Last update02:43:24 PM GMT


Pham Le Nhi


Although, Mr. Hoang wants me to write about my favorite memory, I cannot say that I have one favorite, since different events have different impacts on me and each memory has its’ own unique features. My favorite series of memories would have to be those of my trips to Vietnam. I often find myself thinking back to Vietnam every once in a while, and I find myself thinking back to then even more so because of my upcoming trip to Saigon this summer.


I was born in Vietnam, but the time I spent there during my birth was fleeting. I came to the United States at the age of two; therefore my memories of my home country during those two years are practically nonexistent. However, my parents would plan a trip back every two years so I can visit the country and its culture as well as my mother side of the family. Every two years soon became every three years, and now four. Each extension of the years before I could revisit Vietnam only makes me long to visit it even more.

Yes, Vietnam is dirty, dusty, and poverty-ridden, but that’s the beauty of Vietnam, honestly. Of course, saying that now probably made no sense, but Vietnam is unique that way. The people may live in poverty, but the country is rich with beauty and natural resources. The countryside has more green and lakes and rivers and nature than national parks in California, where I was raised. Vietnam is social, loud, busy, humid, and much different from the United States. I love many things about my home country. I love the authentic food I am able to eat and taste only in Vietnam. I love the bustling cities and how I could just walk to get to most places in my neighborhood. I love being able to call a sugar cane juice vendor by the entrance of my aunt’s shop and then receive cool, fresh sugar cane juice in a plastic bag. I especially love the transportation; the ability to ride on motorbikes during the cool night through the city of Saigon with the various chatter, lights, and aroma of street food. I love my mother side of the family, with all of them so lively and close unlike my father side.
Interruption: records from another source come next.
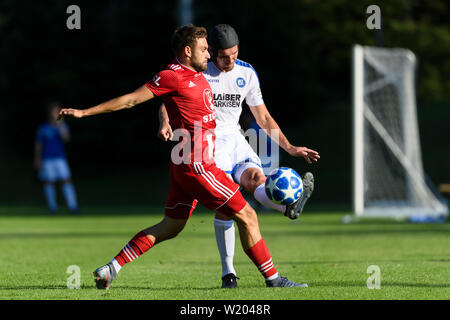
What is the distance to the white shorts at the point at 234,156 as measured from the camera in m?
7.39

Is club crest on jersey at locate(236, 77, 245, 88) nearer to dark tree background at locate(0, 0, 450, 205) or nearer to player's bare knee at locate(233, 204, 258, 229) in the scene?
player's bare knee at locate(233, 204, 258, 229)

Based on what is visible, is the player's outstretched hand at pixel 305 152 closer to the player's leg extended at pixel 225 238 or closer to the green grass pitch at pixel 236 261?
the player's leg extended at pixel 225 238

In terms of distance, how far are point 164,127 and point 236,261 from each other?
3.77 m

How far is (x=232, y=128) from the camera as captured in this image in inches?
297

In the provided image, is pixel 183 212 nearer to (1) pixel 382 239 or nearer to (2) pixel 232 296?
(2) pixel 232 296

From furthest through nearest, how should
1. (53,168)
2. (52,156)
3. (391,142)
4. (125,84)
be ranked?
1. (125,84)
2. (53,168)
3. (52,156)
4. (391,142)

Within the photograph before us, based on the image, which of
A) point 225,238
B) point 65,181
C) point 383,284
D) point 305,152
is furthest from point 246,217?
point 65,181

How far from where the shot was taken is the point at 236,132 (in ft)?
24.8

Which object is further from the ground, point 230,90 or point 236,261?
point 230,90

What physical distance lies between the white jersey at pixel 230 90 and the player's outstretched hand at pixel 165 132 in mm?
915

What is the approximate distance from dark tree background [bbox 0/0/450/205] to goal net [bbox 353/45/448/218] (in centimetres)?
1169

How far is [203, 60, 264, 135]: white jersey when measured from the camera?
747cm

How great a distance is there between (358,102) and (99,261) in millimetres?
8879

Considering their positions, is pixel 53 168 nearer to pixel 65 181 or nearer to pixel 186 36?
pixel 65 181
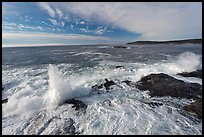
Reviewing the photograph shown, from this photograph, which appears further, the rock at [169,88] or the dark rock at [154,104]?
the rock at [169,88]

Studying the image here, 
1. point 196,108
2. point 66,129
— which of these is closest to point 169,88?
point 196,108

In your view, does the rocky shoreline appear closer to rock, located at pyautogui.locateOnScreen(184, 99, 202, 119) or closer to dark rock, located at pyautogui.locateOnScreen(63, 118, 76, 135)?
rock, located at pyautogui.locateOnScreen(184, 99, 202, 119)

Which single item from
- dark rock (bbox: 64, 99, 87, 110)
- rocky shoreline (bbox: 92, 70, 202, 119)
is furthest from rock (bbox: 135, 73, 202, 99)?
dark rock (bbox: 64, 99, 87, 110)

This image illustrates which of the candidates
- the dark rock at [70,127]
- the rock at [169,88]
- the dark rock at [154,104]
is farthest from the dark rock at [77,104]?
the rock at [169,88]

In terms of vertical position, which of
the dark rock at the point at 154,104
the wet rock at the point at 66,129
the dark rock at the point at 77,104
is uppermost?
the dark rock at the point at 154,104

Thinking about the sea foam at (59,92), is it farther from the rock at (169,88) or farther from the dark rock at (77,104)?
the rock at (169,88)

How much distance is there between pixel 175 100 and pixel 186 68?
9.29 meters

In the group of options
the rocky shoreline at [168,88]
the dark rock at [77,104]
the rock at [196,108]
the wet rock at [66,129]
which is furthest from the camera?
the rocky shoreline at [168,88]

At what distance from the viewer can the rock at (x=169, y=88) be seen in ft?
32.1

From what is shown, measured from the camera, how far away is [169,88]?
10414 mm

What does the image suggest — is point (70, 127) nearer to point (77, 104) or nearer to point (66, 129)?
point (66, 129)

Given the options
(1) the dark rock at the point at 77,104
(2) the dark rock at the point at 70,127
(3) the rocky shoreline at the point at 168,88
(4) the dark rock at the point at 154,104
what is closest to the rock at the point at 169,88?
(3) the rocky shoreline at the point at 168,88

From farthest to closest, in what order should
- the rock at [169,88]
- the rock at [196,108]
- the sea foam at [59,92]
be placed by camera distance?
the rock at [169,88], the sea foam at [59,92], the rock at [196,108]

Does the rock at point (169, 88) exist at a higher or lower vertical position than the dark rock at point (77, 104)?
higher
Although my parents would take both my sister and I to Vietnam, I think that I am more attached to the country than my sister. She is much more cautious than me when in Vietnam, always fearing Vietnam’s dirty and unsanitary state, never trying out the strongly flavored food, and too accustomed to the life style of America. I’m much bolder when in Vietnam, compared to her. I love trying out food that is part of my culture that I cannot find in San Jose, California. I don’t mind getting dirty as I sit in dusty street cafes and restaurants.
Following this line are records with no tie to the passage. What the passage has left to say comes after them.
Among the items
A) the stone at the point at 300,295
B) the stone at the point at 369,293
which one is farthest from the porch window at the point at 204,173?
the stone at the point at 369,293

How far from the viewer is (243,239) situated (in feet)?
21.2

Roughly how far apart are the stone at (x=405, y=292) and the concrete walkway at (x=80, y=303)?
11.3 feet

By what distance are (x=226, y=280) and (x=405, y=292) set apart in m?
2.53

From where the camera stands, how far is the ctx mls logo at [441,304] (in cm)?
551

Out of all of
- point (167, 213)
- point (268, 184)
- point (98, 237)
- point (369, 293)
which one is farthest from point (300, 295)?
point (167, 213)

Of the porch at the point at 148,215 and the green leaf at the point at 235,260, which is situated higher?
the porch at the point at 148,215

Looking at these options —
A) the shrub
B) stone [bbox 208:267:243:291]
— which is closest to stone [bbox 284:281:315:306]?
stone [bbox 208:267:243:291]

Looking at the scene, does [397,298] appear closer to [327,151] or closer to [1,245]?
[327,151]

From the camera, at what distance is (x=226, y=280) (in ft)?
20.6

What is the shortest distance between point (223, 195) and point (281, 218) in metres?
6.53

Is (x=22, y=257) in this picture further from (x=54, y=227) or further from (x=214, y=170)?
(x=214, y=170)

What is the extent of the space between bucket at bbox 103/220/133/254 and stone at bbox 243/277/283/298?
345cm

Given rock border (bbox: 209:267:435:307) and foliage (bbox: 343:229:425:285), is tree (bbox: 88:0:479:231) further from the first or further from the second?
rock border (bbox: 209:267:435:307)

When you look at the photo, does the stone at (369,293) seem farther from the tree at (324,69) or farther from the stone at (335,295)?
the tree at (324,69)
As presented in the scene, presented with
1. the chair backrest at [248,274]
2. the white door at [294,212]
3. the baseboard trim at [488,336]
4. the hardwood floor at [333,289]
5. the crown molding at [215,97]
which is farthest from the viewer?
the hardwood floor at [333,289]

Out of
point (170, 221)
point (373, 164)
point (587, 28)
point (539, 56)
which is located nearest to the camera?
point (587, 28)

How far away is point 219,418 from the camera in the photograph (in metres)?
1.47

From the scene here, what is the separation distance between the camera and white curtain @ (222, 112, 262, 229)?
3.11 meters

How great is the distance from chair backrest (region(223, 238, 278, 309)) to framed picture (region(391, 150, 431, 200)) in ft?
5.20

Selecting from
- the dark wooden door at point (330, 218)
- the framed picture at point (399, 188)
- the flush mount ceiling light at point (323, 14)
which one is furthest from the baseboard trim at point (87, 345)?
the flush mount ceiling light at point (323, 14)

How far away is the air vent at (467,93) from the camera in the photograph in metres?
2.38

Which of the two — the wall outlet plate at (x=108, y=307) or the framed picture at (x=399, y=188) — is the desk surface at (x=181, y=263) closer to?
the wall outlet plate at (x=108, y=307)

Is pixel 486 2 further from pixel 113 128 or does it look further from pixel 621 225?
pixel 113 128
My favorite memories, however, are my family. My mother side of the family is much more open, lively, and closely knitted than my father’s side. I have noticed several large differences such as familiarity. My father family speaks to each other only by name as if they are strangers rather than brother and sisters. They would live their own lives and their own lives only, gather to my house only for special occasions. But my mother family is loud, calling each other by affectionate nicknames or playful insults. They would drop by from time to time without a phone call just to chat or to take the whole family out for dinner. They would plan family trips and take my sister and I out for a ride in the city or a hunt for some late night snacks or to the arcade were my sister and I can enjoy playing games with our cousins. Unlike my monotonous life in America, every single day in Vietnam is different. We’ll eat in today and eat out tomorrow and maybe have an unplanned party the day after. Daytime is busy and chatty where the nighttime, although still chatty, is much cooler and more relaxed. I absolutely adore them.
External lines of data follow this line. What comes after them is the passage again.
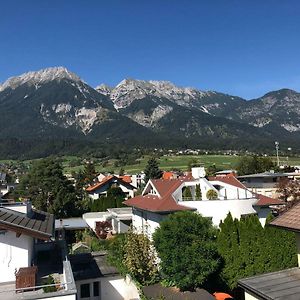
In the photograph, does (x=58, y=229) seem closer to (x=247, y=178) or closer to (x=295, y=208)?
(x=295, y=208)

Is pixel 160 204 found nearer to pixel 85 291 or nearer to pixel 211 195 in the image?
pixel 211 195

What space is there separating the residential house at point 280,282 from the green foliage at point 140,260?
1118cm

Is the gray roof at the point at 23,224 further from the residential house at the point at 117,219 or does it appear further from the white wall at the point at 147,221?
the residential house at the point at 117,219

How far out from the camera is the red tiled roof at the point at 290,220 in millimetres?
11945

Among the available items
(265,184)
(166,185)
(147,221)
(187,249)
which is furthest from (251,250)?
(265,184)

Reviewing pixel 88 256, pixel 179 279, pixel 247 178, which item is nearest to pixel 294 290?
pixel 179 279

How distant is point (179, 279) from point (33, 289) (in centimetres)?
1020

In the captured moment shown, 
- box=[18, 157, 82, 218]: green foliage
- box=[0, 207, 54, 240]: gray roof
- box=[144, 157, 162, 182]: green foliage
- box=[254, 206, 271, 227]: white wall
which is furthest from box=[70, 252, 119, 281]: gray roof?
box=[144, 157, 162, 182]: green foliage

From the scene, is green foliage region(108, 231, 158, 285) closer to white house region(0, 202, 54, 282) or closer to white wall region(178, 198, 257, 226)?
white wall region(178, 198, 257, 226)

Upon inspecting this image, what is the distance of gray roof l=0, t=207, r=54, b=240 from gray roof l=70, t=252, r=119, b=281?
252 inches

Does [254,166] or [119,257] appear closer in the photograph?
[119,257]

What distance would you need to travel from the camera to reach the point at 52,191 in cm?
5997

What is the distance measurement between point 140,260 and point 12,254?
9.93 metres

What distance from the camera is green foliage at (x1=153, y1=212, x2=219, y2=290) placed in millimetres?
21344
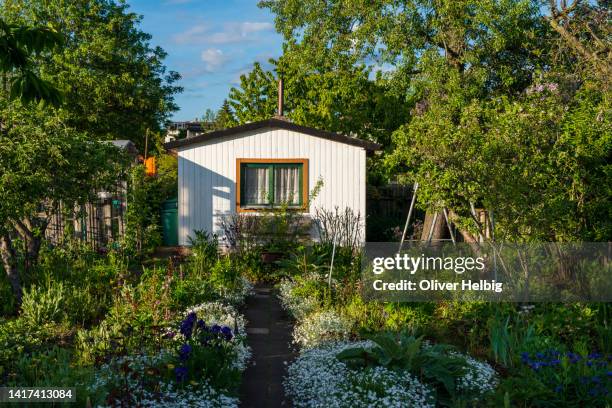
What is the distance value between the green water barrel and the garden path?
5.61 meters

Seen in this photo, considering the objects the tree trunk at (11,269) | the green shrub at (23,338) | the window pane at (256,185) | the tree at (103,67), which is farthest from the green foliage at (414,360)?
the tree at (103,67)

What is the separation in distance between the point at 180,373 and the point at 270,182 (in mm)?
9384

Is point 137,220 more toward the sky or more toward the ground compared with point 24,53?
more toward the ground

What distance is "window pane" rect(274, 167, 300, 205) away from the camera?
14.3 metres

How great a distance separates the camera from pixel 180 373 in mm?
5117

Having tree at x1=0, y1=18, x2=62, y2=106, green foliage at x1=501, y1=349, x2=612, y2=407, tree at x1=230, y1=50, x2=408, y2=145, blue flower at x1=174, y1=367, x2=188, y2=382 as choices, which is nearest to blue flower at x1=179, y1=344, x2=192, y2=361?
blue flower at x1=174, y1=367, x2=188, y2=382

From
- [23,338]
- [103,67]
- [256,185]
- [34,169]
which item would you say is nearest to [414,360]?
[23,338]

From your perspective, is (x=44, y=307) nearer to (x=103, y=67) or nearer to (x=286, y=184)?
(x=286, y=184)

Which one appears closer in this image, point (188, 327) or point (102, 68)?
point (188, 327)

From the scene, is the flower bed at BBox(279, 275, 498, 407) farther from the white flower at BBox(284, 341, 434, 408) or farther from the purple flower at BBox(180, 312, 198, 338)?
the purple flower at BBox(180, 312, 198, 338)

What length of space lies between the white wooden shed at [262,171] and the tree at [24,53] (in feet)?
31.4

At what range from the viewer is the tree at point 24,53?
448 cm

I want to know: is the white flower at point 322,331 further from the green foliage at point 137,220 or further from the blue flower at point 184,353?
the green foliage at point 137,220

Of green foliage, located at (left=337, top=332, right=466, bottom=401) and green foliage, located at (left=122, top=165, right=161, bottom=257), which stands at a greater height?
green foliage, located at (left=122, top=165, right=161, bottom=257)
Of course my family does not only limit only to the city, but it also extents to the village, where my grandparents once lived bust, but now belongs to my cousin and his wife after their passing. The village is very dusty and humid and very poor, but the landscape is beautiful with its never ending rice patties and small lakes. Food in the village is fresh since my cousin has his own livestock and his own lake for fishing. We would visit the village once every week during my visits to Vietnam, since it’s a long trip to the village. It’s a small quiet community, and very close. Everyone is friendly to everyone, so it’s always a nice contrast to vast, noisy Saigon.

Every time I have to make my trip back to California, I would always be the first one to cry. I never cry when I leave for Vietnam, but once I step into the airport’s grounds, the tears would start, which then would make my sister cry and my relatives. It’s hard not to cry. It’s hard to only see half of your family for one month for every 48 months. I would wish to spend more time with them, but because I cannot, I cherish the memories in Vietnam, whether they are good or bad. Not a single memory is the same and because every memory is different, I cannot pick one single memory to be my favorite. Although, it seems that I will be able to make more memories this summer when I come back home to visit everyone.